Vittima un 31enne che però non ha denunciato subito l’accaduto. Infatti nella mattinata  del 13 novembre scorso, i carabinieri di Poggio Imperiale hanno acquisito la notizia che un giovane del posto, nel corso della serata precedente, aveva avuto un diverbio con alcune persone di Apricena indicate in Bocola, Ferrara, Nargiso ed un ragazzo di nome Toni, non meglio identificato, all’interno del ristorante “Il Castello” di Poggio Imperiale e che, successivamente, la lite sarebbe degenerata lungo via Veneto, dove Bocola, sceso da una macchina, avrebbe fatto fuoco in direzione dell’autovettura del 31enne.

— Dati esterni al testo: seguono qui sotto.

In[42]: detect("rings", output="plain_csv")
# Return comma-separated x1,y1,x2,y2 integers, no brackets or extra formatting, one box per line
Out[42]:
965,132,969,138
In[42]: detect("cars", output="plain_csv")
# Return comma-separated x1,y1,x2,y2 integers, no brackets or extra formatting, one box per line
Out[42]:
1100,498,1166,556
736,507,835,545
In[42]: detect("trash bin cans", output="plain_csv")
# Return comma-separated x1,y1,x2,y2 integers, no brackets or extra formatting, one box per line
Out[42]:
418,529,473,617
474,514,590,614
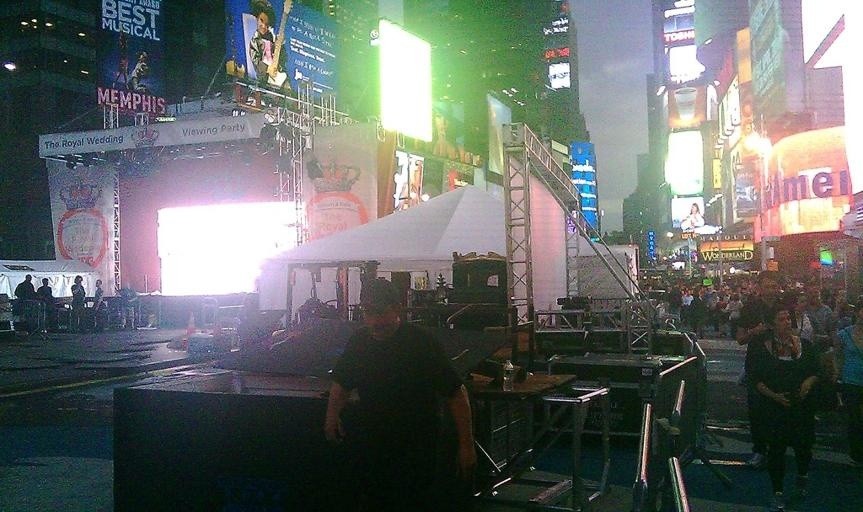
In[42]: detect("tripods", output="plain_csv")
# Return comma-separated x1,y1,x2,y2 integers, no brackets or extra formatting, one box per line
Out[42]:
27,303,54,341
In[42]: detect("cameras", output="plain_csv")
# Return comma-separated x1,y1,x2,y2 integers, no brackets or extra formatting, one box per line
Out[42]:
784,389,801,404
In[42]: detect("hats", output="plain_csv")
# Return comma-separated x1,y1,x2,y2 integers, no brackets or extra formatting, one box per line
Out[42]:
251,0,276,29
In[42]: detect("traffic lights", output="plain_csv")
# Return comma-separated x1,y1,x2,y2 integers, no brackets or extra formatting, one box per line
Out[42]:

I carabinieri hanno poi rintracciato la vittima, acquisendo formale denuncia di quanto accaduto. Il giovane ha confermato quanto a conoscenza dei militari raccontando che la sera precedente, all’interno del ristorante, dopo aver cenato, mentre era intento a pagare, era stato affrontato da quattro giovani di Apricena. Aspri “confronti” verbali fuori dal locale dovuti a futili motivi, prima che i quattro indagati si allontanassero definitivamente. Ma in seguito, mentre la vittima percorreva via Roma di Poggio Imperiale con direzione Lesina, i giovani lo hanno intercettato intimandogli di fermarsi lampeggiando i fanali di una Mercedes nera. Una volta scesi dai mezzi, uno di loro lo ha picchiato mentre Bocola era fermo con in mano una pistola.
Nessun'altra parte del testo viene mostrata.